From: Matt Roper <matthew.d.roper@intel.com>
To: intel-xe@lists.freedesktop.org
Cc: matthew.d.roper@intel.com,
Michal Wajdeczko <michal.wajdeczko@intel.com>,
Lucas De Marchi <lucas.demarchi@intel.com>
Subject: [PATCH v5 07/23] drm/xe: Read VF GMD_ID with a specifically-allocated dummy GT
Date: Mon, 13 Oct 2025 13:09:50 -0700 [thread overview]
Message-ID: <20251013200944.2499947-32-matthew.d.roper@intel.com> (raw)
In-Reply-To: <20251013200944.2499947-25-matthew.d.roper@intel.com>
SRIOV VF initialization has a bit of a chicken and egg design problem.
Determining the IP version of the graphics and media IPs can't be done
via direct register reads as it is on PF or native and instead requires
querying the GuC. However initialization of the GT, including its GuC,
needs to wait until after we know the IP versions so that the proper
initialization steps for the platform/IP are followed.
Currently the (somewhat hacky) solution is to manually fill out just
enough fields in tile 0's primary GT structure to make it look as if the
GT has been initialized so that the GuC can be partially initialized and
queried to obtain the GMD_ID values. When the GT gets properly
initialized during the regular flows, the hacked-up values will get
overwritten as part of the general initialization flows.
Rather than using tile 0's primary GT structure to hold the hacked up
values for querying every GT on every tile, instead allocate a dedicated
dummy structure. This will allow us to move the tile->primary_gt's
allocation to a more consistent place later in the initialization flow
in future patches (i.e., we shouldn't even allocate this GT structure if
the GT is disabled/unavailable). It also helps ensure there can't be
any accidental leakage of initialization or state between the dummy
initialization for GMD_ID and the real driver initialization of the GT.

What you need to do »
(1) According to the patch description, why does the change give the dummy initialization its own dedicated structure instead of reusing tile 0's primary GT structure? Answer in one to three sentences.
(2) Continue the patch description from the point where it ends.

Items from a data source
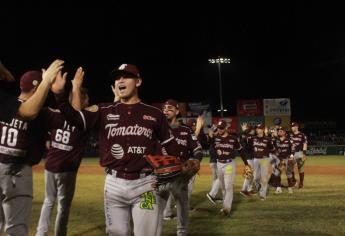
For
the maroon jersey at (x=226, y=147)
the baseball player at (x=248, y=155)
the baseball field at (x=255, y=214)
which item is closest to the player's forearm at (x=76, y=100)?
the baseball field at (x=255, y=214)

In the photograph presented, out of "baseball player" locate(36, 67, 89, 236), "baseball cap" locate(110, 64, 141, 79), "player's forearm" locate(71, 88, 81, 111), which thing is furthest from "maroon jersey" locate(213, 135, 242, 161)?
"player's forearm" locate(71, 88, 81, 111)

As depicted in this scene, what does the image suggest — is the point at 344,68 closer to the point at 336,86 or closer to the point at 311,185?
the point at 336,86

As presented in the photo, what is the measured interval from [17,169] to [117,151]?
1146 millimetres

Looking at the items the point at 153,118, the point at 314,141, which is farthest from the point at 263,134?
the point at 314,141

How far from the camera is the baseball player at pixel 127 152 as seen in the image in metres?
4.32

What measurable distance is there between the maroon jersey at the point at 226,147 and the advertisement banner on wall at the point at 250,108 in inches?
1280

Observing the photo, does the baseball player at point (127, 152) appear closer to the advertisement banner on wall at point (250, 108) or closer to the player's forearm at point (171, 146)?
the player's forearm at point (171, 146)

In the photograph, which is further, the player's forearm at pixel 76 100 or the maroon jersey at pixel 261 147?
the maroon jersey at pixel 261 147

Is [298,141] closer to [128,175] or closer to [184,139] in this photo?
[184,139]

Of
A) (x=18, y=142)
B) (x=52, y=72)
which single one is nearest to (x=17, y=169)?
(x=18, y=142)

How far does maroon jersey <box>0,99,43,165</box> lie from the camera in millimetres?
4824

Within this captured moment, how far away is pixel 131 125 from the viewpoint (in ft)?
14.5

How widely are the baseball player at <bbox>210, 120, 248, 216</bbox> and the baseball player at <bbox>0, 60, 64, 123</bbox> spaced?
7.34m

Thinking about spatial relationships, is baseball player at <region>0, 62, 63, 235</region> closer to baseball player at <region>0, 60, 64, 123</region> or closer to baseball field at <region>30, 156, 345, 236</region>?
baseball player at <region>0, 60, 64, 123</region>
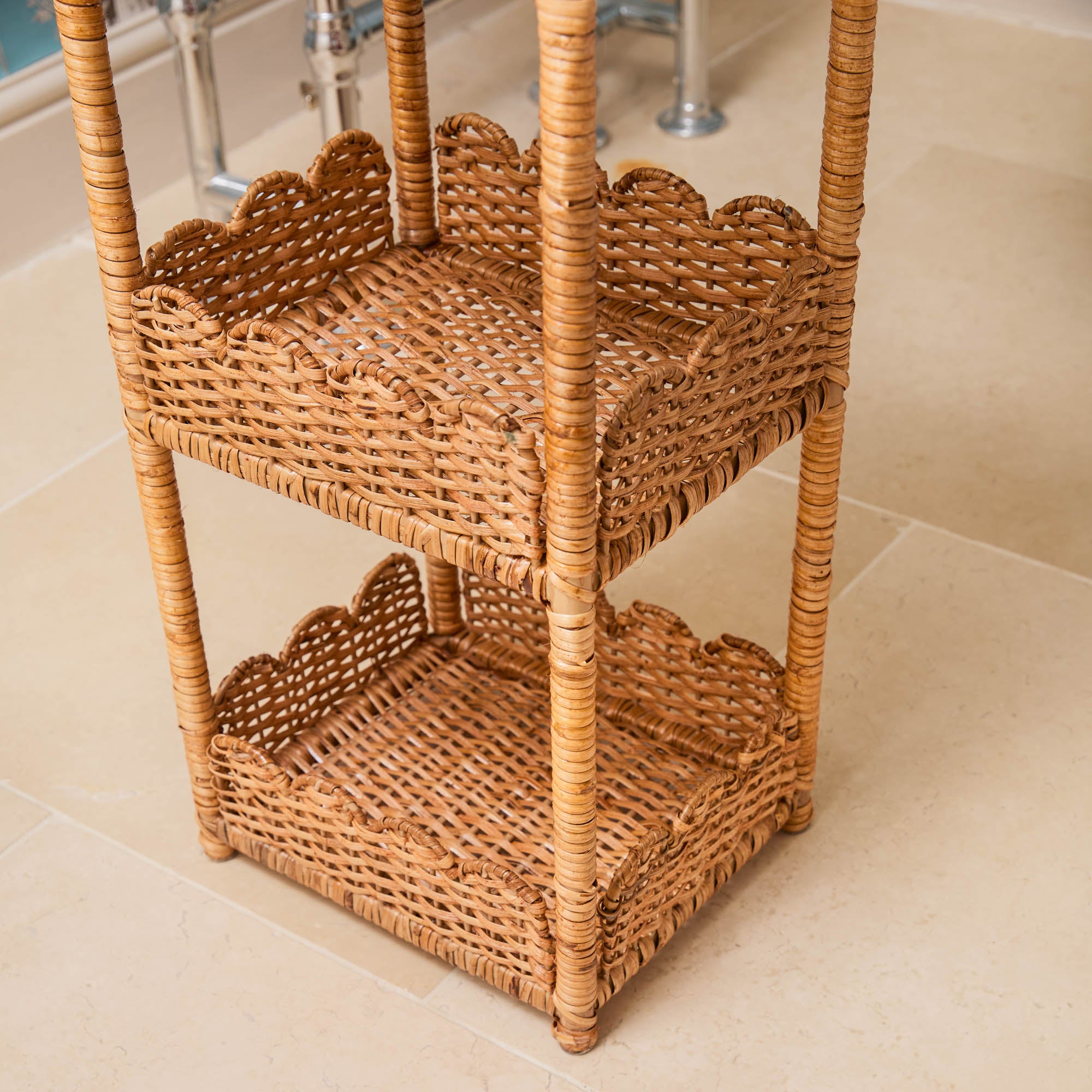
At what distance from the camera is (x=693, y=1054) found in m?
1.23

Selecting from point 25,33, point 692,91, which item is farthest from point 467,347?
point 692,91

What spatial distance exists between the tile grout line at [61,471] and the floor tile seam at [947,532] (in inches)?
31.2

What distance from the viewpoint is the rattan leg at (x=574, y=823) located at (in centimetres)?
103

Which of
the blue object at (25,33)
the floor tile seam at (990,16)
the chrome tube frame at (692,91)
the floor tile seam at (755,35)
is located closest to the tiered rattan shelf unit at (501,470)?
→ the blue object at (25,33)

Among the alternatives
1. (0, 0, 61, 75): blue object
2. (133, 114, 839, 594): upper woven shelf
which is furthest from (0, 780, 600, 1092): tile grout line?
(0, 0, 61, 75): blue object

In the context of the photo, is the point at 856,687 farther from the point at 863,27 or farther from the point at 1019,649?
the point at 863,27

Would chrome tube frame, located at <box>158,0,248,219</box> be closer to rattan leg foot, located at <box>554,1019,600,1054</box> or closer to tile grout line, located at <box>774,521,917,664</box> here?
tile grout line, located at <box>774,521,917,664</box>

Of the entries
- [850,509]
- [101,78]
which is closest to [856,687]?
[850,509]

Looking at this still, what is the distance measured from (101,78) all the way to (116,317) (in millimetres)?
167

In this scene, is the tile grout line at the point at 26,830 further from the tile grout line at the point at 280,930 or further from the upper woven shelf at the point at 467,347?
the upper woven shelf at the point at 467,347

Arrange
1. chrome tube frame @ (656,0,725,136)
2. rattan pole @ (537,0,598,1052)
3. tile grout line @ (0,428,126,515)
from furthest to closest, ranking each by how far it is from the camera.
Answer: chrome tube frame @ (656,0,725,136) → tile grout line @ (0,428,126,515) → rattan pole @ (537,0,598,1052)

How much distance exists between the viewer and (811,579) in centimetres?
129

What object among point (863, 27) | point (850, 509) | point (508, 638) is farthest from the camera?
point (850, 509)

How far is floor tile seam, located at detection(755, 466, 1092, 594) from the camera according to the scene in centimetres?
172
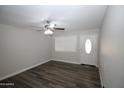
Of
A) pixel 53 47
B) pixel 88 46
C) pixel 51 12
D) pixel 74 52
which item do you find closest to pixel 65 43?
pixel 74 52

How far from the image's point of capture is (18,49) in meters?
3.22

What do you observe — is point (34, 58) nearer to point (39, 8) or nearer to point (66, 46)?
point (66, 46)

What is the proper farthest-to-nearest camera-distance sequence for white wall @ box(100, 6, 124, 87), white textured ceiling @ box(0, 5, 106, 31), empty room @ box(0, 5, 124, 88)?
empty room @ box(0, 5, 124, 88) → white textured ceiling @ box(0, 5, 106, 31) → white wall @ box(100, 6, 124, 87)

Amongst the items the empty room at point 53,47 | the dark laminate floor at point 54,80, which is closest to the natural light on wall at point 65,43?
the empty room at point 53,47

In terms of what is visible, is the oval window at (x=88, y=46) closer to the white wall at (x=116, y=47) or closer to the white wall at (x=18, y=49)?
the white wall at (x=18, y=49)

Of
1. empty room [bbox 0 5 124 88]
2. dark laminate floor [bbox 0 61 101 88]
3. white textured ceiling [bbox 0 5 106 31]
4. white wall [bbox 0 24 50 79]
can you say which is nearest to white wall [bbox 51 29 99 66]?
empty room [bbox 0 5 124 88]

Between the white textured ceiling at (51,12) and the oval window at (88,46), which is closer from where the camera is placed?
the white textured ceiling at (51,12)

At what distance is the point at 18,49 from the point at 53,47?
7.90 feet

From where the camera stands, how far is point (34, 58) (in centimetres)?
404

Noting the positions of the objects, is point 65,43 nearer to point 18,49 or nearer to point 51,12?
point 18,49

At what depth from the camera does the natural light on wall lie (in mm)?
4620

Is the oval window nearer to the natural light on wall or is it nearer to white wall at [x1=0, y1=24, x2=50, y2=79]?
the natural light on wall

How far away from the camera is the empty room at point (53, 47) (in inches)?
76.6
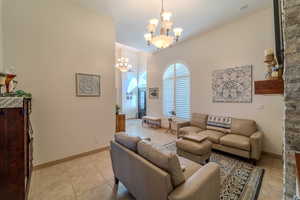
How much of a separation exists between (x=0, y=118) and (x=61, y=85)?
173cm

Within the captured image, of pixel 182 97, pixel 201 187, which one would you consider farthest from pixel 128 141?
pixel 182 97

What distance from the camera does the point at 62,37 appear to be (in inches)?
117

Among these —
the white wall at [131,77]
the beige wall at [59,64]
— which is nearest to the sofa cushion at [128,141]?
the beige wall at [59,64]

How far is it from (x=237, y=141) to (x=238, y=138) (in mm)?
179

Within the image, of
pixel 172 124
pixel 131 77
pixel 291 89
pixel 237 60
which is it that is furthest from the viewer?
pixel 131 77

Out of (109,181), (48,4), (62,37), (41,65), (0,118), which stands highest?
(48,4)

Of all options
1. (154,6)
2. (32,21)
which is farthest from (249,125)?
(32,21)

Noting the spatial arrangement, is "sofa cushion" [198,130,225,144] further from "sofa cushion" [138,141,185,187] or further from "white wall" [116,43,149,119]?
"white wall" [116,43,149,119]

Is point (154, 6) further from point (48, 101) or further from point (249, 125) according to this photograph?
point (249, 125)

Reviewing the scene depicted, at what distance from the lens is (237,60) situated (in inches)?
148

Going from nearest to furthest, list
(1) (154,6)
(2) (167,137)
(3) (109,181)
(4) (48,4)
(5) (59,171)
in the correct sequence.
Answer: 1. (3) (109,181)
2. (5) (59,171)
3. (4) (48,4)
4. (1) (154,6)
5. (2) (167,137)

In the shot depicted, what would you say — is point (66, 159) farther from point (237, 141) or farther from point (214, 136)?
point (237, 141)

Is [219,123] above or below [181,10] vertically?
below

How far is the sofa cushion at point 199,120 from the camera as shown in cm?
419
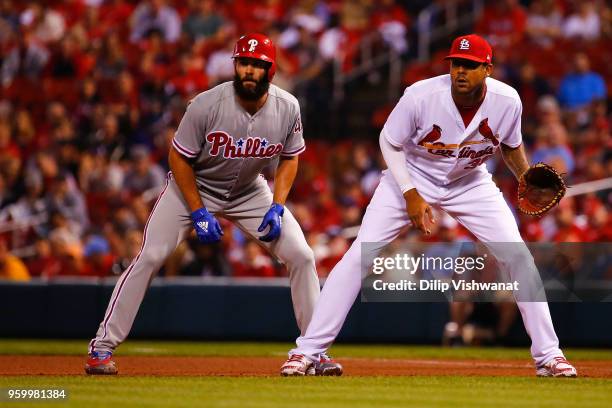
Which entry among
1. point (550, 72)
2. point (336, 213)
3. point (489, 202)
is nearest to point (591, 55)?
point (550, 72)

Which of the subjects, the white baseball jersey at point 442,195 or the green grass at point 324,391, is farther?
the white baseball jersey at point 442,195

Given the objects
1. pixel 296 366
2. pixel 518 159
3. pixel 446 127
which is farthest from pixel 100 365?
pixel 518 159

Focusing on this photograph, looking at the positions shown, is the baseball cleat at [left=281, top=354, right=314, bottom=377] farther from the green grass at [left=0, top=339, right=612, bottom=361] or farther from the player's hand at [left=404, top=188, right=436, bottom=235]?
the green grass at [left=0, top=339, right=612, bottom=361]

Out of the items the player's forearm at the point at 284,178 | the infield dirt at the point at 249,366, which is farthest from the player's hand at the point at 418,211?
the infield dirt at the point at 249,366

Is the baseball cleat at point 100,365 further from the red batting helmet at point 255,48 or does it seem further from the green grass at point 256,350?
the green grass at point 256,350

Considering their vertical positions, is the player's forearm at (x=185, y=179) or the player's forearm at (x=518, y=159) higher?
the player's forearm at (x=518, y=159)

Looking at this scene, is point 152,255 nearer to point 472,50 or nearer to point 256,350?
point 472,50

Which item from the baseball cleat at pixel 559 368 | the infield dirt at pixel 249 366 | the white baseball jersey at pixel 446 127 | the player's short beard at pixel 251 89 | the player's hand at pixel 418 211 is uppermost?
the player's short beard at pixel 251 89
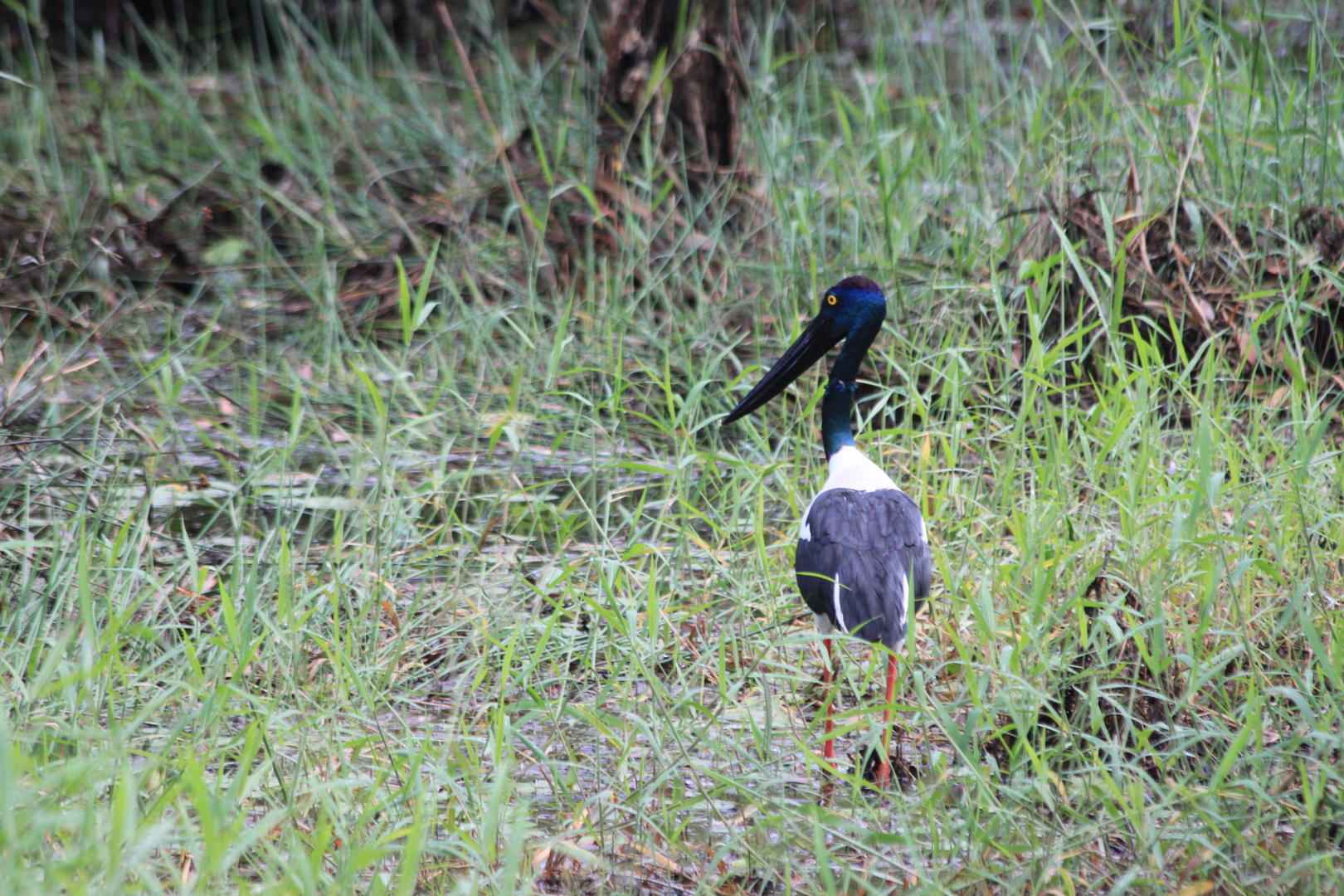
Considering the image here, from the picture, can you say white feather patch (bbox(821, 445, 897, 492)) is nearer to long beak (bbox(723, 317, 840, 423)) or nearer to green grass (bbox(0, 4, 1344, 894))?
green grass (bbox(0, 4, 1344, 894))

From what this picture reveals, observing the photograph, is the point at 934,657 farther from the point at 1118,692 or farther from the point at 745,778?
the point at 745,778

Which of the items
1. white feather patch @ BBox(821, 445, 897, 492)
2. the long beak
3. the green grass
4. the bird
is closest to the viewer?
the green grass

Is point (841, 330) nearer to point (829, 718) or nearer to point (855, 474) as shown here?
point (855, 474)

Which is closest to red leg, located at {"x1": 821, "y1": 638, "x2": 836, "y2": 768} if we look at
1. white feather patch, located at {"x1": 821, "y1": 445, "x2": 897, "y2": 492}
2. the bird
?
the bird

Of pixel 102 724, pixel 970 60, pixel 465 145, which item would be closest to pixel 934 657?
pixel 102 724

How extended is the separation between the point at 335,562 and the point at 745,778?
1.09 meters

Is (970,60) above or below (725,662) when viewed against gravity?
above

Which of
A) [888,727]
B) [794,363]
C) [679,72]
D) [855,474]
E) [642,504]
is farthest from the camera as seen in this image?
[679,72]

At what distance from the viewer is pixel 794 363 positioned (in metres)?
3.62

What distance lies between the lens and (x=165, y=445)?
13.1ft

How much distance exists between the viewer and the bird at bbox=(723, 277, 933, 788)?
274 centimetres

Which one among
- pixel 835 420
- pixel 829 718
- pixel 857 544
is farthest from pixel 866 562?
pixel 835 420

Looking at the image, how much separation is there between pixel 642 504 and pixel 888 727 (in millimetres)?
1200

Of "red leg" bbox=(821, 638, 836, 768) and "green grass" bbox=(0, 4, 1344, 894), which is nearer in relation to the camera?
"green grass" bbox=(0, 4, 1344, 894)
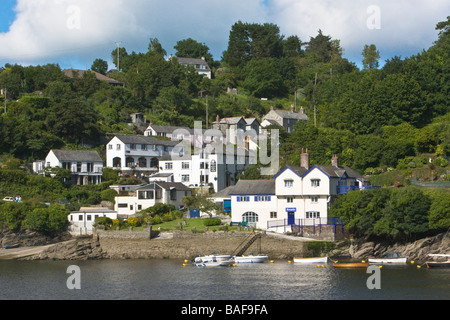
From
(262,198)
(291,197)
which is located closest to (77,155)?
(262,198)

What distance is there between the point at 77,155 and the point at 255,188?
28.9 metres

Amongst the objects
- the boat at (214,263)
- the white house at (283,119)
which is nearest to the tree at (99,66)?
the white house at (283,119)

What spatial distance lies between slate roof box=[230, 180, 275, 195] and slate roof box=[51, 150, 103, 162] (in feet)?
84.4

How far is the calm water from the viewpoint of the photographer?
140 feet

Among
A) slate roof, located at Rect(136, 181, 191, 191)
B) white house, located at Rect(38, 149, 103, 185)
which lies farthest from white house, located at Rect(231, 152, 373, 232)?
white house, located at Rect(38, 149, 103, 185)

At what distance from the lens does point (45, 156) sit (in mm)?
88250

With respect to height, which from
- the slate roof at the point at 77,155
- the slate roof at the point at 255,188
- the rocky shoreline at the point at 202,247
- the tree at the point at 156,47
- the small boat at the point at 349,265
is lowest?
the small boat at the point at 349,265

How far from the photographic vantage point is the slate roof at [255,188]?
6788 centimetres

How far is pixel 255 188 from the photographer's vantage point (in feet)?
225

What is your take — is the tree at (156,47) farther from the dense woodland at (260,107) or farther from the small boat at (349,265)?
the small boat at (349,265)

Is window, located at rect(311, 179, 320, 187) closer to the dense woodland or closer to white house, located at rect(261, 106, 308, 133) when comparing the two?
the dense woodland

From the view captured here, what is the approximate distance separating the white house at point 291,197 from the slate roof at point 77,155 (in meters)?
26.1
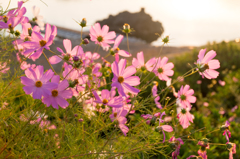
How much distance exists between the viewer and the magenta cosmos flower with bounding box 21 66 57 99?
691mm

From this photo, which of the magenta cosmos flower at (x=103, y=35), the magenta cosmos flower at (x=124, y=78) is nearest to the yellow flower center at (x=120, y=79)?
the magenta cosmos flower at (x=124, y=78)

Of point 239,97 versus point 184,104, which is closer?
point 184,104

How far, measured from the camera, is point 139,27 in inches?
652

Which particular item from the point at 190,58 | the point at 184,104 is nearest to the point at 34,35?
the point at 184,104

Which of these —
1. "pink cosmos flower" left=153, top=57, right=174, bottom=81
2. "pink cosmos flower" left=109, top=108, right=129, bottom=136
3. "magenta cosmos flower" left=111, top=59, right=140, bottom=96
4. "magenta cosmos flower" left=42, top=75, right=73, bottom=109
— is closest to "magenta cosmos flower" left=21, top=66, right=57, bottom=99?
"magenta cosmos flower" left=42, top=75, right=73, bottom=109

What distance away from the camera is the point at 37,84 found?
0.71m

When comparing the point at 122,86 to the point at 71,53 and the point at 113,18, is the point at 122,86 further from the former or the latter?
the point at 113,18

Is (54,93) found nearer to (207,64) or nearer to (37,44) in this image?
(37,44)

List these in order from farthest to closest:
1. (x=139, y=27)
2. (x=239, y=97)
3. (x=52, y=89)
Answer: (x=139, y=27)
(x=239, y=97)
(x=52, y=89)

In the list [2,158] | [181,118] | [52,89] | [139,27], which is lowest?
[139,27]

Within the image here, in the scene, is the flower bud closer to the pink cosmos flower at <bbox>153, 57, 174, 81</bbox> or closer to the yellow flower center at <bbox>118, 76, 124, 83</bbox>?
Result: the pink cosmos flower at <bbox>153, 57, 174, 81</bbox>

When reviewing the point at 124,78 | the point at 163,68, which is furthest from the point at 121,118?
the point at 163,68

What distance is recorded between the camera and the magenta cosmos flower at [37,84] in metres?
0.69

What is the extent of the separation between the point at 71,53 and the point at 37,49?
165 mm
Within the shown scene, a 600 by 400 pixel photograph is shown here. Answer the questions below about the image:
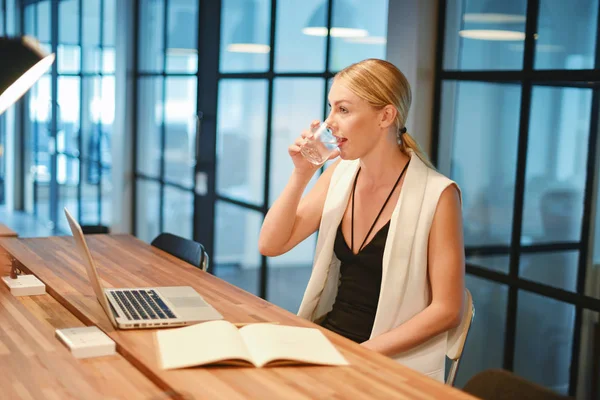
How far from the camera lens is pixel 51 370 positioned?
163cm

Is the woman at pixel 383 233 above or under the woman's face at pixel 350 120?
under

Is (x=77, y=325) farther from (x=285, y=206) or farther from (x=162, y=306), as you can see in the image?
(x=285, y=206)

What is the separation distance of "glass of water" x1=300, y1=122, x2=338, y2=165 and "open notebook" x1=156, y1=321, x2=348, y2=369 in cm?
60

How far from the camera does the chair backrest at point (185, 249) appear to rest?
2796 mm

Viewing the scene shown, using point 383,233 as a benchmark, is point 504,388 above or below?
below

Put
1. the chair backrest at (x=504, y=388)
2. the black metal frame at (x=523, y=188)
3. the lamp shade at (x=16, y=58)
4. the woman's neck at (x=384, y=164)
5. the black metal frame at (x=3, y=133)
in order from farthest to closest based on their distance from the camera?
the black metal frame at (x=3, y=133), the black metal frame at (x=523, y=188), the woman's neck at (x=384, y=164), the lamp shade at (x=16, y=58), the chair backrest at (x=504, y=388)

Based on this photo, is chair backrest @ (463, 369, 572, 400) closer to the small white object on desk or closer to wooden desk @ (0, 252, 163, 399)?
wooden desk @ (0, 252, 163, 399)

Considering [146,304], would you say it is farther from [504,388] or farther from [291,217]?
[504,388]

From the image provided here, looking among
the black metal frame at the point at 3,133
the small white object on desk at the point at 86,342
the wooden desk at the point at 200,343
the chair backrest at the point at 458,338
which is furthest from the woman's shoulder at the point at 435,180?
the black metal frame at the point at 3,133

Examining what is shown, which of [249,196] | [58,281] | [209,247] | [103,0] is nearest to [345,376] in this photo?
[58,281]

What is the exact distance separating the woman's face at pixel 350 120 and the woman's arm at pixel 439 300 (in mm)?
322

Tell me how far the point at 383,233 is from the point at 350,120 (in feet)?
1.16

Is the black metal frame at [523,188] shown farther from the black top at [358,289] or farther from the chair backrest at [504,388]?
the chair backrest at [504,388]

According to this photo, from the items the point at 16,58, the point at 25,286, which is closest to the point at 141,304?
the point at 25,286
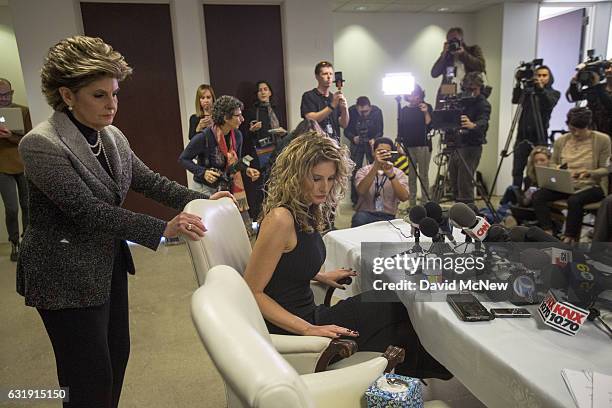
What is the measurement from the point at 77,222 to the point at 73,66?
1.33 feet

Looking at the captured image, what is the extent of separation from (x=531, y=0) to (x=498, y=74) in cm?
96

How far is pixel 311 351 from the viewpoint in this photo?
1279 mm

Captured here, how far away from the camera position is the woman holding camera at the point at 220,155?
3.02m

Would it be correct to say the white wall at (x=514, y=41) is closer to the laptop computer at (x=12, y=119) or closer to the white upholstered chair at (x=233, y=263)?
the white upholstered chair at (x=233, y=263)

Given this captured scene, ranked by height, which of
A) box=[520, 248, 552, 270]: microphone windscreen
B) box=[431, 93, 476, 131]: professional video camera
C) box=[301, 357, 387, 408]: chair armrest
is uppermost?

In response »
(1) A dedicated dummy structure lets later patches move the allocation of tile->primary_gt to a more consistent place later in the initialization flow, so the structure need not be allocated at all if the GT is disabled or unavailable. It also helps ensure that no initialization or state can accidentally leak between the dummy initialization for GMD_ID and the driver's real initialization of the GT.

(2)
v2:
- Initialize gt->tile for temporary GT. (CI, Michal)
- Use scope-based cleanup handler to free temp GT. (Michal)
- Propagate actual error code from xe_gt_sriov_vf_bootstrap() rather
than just setting IP version to 0.0 now that read_gmdid() can return
an error. (Michal)
v3:
- Explicitly initialize gt to NULL, just in case something else gets
inserted before the kzalloc() in the future. (Lucas)
Cc: Michal Wajdeczko <michal.wajdeczko@intel.com>
Signed-off-by: Matt Roper <matthew.d.roper@intel.com>
Reviewed-by: Lucas De Marchi <lucas.demarchi@intel.com>
---
drivers/gpu/drm/xe/tests/xe_pci.c | 6 ++-
drivers/gpu/drm/xe/xe_pci.c | 70 ++++++++++++++++++-------------
2 files changed, 45 insertions(+), 31 deletions(-)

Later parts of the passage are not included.